+++ Entries shown +++

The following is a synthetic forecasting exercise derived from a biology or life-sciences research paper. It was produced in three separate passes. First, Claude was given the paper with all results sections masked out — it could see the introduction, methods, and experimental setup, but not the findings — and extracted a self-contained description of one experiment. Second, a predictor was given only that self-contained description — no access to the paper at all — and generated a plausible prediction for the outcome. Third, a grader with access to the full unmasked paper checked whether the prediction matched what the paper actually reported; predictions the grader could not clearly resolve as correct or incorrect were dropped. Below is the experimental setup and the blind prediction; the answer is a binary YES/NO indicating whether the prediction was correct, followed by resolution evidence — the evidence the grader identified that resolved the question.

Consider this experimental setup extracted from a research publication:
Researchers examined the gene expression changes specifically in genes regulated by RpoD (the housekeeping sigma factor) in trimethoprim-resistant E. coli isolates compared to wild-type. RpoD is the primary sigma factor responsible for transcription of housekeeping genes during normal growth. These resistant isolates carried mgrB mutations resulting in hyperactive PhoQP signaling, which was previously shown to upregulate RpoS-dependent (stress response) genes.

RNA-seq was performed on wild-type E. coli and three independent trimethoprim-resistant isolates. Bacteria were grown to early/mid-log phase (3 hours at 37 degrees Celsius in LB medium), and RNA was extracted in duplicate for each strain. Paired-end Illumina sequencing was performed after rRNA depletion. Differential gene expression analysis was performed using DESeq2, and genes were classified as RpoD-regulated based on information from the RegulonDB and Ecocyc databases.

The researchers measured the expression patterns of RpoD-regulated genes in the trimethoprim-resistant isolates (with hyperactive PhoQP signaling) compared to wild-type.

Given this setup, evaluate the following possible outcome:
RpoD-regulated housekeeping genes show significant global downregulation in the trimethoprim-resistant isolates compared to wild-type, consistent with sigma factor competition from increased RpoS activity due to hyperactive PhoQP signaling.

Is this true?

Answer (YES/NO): YES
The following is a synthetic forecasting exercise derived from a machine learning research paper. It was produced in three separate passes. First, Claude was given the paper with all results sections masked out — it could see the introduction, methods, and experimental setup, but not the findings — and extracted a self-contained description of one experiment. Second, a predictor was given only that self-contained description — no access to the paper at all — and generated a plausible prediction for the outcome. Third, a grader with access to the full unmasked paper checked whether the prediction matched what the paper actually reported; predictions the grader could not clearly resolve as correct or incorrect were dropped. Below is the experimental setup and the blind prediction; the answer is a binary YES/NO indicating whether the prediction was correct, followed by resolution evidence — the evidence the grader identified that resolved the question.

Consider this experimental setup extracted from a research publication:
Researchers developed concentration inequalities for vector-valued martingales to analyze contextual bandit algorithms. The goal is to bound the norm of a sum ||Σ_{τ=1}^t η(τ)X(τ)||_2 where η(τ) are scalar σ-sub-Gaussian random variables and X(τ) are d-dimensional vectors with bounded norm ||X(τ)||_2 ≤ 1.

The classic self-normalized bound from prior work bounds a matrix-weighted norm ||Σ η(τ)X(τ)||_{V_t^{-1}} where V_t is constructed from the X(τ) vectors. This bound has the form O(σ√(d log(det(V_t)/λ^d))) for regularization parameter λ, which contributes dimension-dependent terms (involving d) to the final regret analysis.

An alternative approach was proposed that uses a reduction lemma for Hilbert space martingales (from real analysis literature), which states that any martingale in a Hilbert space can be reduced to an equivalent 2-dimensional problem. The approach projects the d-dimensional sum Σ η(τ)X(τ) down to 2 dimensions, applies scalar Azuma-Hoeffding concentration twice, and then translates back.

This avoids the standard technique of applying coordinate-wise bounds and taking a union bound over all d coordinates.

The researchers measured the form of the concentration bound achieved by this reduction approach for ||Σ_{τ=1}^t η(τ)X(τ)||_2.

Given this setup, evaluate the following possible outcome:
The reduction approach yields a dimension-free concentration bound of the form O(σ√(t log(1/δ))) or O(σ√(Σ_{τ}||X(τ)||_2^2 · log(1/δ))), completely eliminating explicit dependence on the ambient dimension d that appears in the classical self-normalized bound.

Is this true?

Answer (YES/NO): NO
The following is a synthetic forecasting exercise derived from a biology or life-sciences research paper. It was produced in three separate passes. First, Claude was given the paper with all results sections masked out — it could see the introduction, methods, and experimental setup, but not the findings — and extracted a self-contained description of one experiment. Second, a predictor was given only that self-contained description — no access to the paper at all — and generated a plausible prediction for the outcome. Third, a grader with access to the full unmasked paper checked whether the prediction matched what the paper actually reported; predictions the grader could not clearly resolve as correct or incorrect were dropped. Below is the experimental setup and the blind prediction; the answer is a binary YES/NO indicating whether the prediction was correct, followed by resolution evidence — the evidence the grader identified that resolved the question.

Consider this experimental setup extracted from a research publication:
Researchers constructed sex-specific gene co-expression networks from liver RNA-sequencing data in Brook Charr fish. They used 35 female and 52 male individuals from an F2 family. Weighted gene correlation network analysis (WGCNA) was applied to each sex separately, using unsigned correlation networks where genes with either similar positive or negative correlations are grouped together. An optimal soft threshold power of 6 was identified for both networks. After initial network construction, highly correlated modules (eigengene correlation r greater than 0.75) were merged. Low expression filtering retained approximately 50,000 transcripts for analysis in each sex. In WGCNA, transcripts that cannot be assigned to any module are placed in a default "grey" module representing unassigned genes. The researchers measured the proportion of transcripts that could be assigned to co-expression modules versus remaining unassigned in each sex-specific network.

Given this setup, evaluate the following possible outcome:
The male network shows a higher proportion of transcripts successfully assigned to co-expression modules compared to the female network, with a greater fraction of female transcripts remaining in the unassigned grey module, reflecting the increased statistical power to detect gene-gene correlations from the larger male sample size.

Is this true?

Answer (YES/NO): NO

+++

Directions for this task:
Exactly as given, please retype all the entries.

Result of this task:
The following is a synthetic forecasting exercise derived from a biology or life-sciences research paper. It was produced in three separate passes. First, Claude was given the paper with all results sections masked out — it could see the introduction, methods, and experimental setup, but not the findings — and extracted a self-contained description of one experiment. Second, a predictor was given only that self-contained description — no access to the paper at all — and generated a plausible prediction for the outcome. Third, a grader with access to the full unmasked paper checked whether the prediction matched what the paper actually reported; predictions the grader could not clearly resolve as correct or incorrect were dropped. Below is the experimental setup and the blind prediction; the answer is a binary YES/NO indicating whether the prediction was correct, followed by resolution evidence — the evidence the grader identified that resolved the question.

Consider this experimental setup extracted from a research publication:
Researchers examined the gene expression changes specifically in genes regulated by RpoD (the housekeeping sigma factor) in trimethoprim-resistant E. coli isolates compared to wild-type. RpoD is the primary sigma factor responsible for transcription of housekeeping genes during normal growth. These resistant isolates carried mgrB mutations resulting in hyperactive PhoQP signaling, which was previously shown to upregulate RpoS-dependent (stress response) genes.

RNA-seq was performed on wild-type E. coli and three independent trimethoprim-resistant isolates. Bacteria were grown to early/mid-log phase (3 hours at 37 degrees Celsius in LB medium), and RNA was extracted in duplicate for each strain. Paired-end Illumina sequencing was performed after rRNA depletion. Differential gene expression analysis was performed using DESeq2, and genes were classified as RpoD-regulated based on information from the RegulonDB and Ecocyc databases.

The researchers measured the expression patterns of RpoD-regulated genes in the trimethoprim-resistant isolates (with hyperactive PhoQP signaling) compared to wild-type.

Given this setup, evaluate the following possible outcome:
RpoD-regulated housekeeping genes show significant global downregulation in the trimethoprim-resistant isolates compared to wild-type, consistent with sigma factor competition from increased RpoS activity due to hyperactive PhoQP signaling.

Is this true?

Answer (YES/NO): YES
The following is a synthetic forecasting exercise derived from a machine learning research paper. It was produced in three separate passes. First, Claude was given the paper with all results sections masked out — it could see the introduction, methods, and experimental setup, but not the findings — and extracted a self-contained description of one experiment. Second, a predictor was given only that self-contained description — no access to the paper at all — and generated a plausible prediction for the outcome. Third, a grader with access to the full unmasked paper checked whether the prediction matched what the paper actually reported; predictions the grader could not clearly resolve as correct or incorrect were dropped. Below is the experimental setup and the blind prediction; the answer is a binary YES/NO indicating whether the prediction was correct, followed by resolution evidence — the evidence the grader identified that resolved the question.

Consider this experimental setup extracted from a research publication:
Researchers developed concentration inequalities for vector-valued martingales to analyze contextual bandit algorithms. The goal is to bound the norm of a sum ||Σ_{τ=1}^t η(τ)X(τ)||_2 where η(τ) are scalar σ-sub-Gaussian random variables and X(τ) are d-dimensional vectors with bounded norm ||X(τ)||_2 ≤ 1.

The classic self-normalized bound from prior work bounds a matrix-weighted norm ||Σ η(τ)X(τ)||_{V_t^{-1}} where V_t is constructed from the X(τ) vectors. This bound has the form O(σ√(d log(det(V_t)/λ^d))) for regularization parameter λ, which contributes dimension-dependent terms (involving d) to the final regret analysis.

An alternative approach was proposed that uses a reduction lemma for Hilbert space martingales (from real analysis literature), which states that any martingale in a Hilbert space can be reduced to an equivalent 2-dimensional problem. The approach projects the d-dimensional sum Σ η(τ)X(τ) down to 2 dimensions, applies scalar Azuma-Hoeffding concentration twice, and then translates back.

This avoids the standard technique of applying coordinate-wise bounds and taking a union bound over all d coordinates.

The researchers measured the form of the concentration bound achieved by this reduction approach for ||Σ_{τ=1}^t η(τ)X(τ)||_2.

Given this setup, evaluate the following possible outcome:
The reduction approach yields a dimension-free concentration bound of the form O(σ√(t log(1/δ))) or O(σ√(Σ_{τ}||X(τ)||_2^2 · log(1/δ))), completely eliminating explicit dependence on the ambient dimension d that appears in the classical self-normalized bound.

Is this true?

Answer (YES/NO): NO
The following is a synthetic forecasting exercise derived from a biology or life-sciences research paper. It was produced in three separate passes. First, Claude was given the paper with all results sections masked out — it could see the introduction, methods, and experimental setup, but not the findings — and extracted a self-contained description of one experiment. Second, a predictor was given only that self-contained description — no access to the paper at all — and generated a plausible prediction for the outcome. Third, a grader with access to the full unmasked paper checked whether the prediction matched what the paper actually reported; predictions the grader could not clearly resolve as correct or incorrect were dropped. Below is the experimental setup and the blind prediction; the answer is a binary YES/NO indicating whether the prediction was correct, followed by resolution evidence — the evidence the grader identified that resolved the question.

Consider this experimental setup extracted from a research publication:
Researchers constructed sex-specific gene co-expression networks from liver RNA-sequencing data in Brook Charr fish. They used 35 female and 52 male individuals from an F2 family. Weighted gene correlation network analysis (WGCNA) was applied to each sex separately, using unsigned correlation networks where genes with either similar positive or negative correlations are grouped together. An optimal soft threshold power of 6 was identified for both networks. After initial network construction, highly correlated modules (eigengene correlation r greater than 0.75) were merged. Low expression filtering retained approximately 50,000 transcripts for analysis in each sex. In WGCNA, transcripts that cannot be assigned to any module are placed in a default "grey" module representing unassigned genes. The researchers measured the proportion of transcripts that could be assigned to co-expression modules versus remaining unassigned in each sex-specific network.

Given this setup, evaluate the following possible outcome:
The male network shows a higher proportion of transcripts successfully assigned to co-expression modules compared to the female network, with a greater fraction of female transcripts remaining in the unassigned grey module, reflecting the increased statistical power to detect gene-gene correlations from the larger male sample size.

Is this true?

Answer (YES/NO): NO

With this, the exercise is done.